Bayou Corne was being used for natural gas storage:
Quote:
The ecological effects of these developments on local flora and fauna are yet unstudied, but the sinkhole continues to destroy nearby cypress trees, swallowing them during expansion. The Atlantic’s Tim Murphy has summarized the incident thusly: “Bayou Corne is the biggest ongoing industrial disaster in the United States you haven't heard of.” One class-action lawsuit led to a proposed $48.1 million settlement in 2014, although some residents felt that the legal fees to be awarded ($12.03 million) were too high a percentage of the total.

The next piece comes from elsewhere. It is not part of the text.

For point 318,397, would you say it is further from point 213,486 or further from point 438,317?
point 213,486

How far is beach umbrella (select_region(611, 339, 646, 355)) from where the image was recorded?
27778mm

https://en.wikipedia.org/wiki/Lake_Peigneur

Lake Peigneur also involved a salt dome, but they were drilling for oil.

Quote:
The resultant whirlpool sucked in the drilling platform, eleven barges, many trees and 65 acres (26 ha) of the surrounding terrain. So much water drained into those caverns that the flow of the Delcambre Canal that usually empties the lake into Vermilion Bay was reversed, making the canal a temporary inlet. This backflow created, for a few days, the tallest waterfall ever in the state of Louisiana, at 164 feet (50 m), as the lake refilled with salt water from the Delcambre Canal and Vermilion Bay. Air displaced by the water flowing into the mine caverns erupted through the mineshafts as compressed air and then later as 400-foot (120 m) geysers.